The moral of the story is : do a complete backup before you install, and don't rush out to install first day unless you need to. I'm quite happy to let the early adopters find all the bugs for me.
... if I really want to back up an image of my boot partition ...
Why would you want to do that ? Same question for other partitions BTW.
If you do an image backup, then you make it harder to restore other than a "nuke and setup exactly as it was before". Often, if I have to restore something, I'll take the opportunity to tidy up or upgrade - drop a bigger disk in (prices have dropped since I built the system), shrink a partition/filesystem I'd over-provisioned previously, and so on. All these are possible with an image backup, but are harder. Images also take up much more space.
Boot partition is a doddle - it's sometimes mounted r/o by default, and even if it isn't, it's static. So something as simple as "rsync -avHx --numeric-ids --delete /boot/ (some destination spec depending on your setup)" will create you an exact copy of the file in the boot filesystem. Restoring them is a simple as recreating the boot partition and filesystem, then rsync the files back. If you only need one file, just restore the one file. And when you refresh your backup, it only needs to copy what's changed - useful if you aren't lucky enough to have super-duper-mega-hyper-fast internet and are doing remote backups.

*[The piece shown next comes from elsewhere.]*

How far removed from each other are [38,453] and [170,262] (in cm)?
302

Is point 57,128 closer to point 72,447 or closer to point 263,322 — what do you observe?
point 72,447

There's other options such as tar or cpio which will leave you with a single file (optionally with compression) - but then that leaves you with a harder task if you don't want to restore everything.
Yes, I know you can mount an image file as a read-only filesystem and copy stuff from it, but that restricts you in how you keep your image files. Potentially you might have to copy one from "somewhere" before you can mount it. That is trivial with the small /boot filesystem, but I like to handle all my filesystems in the same way, and some are TB in size.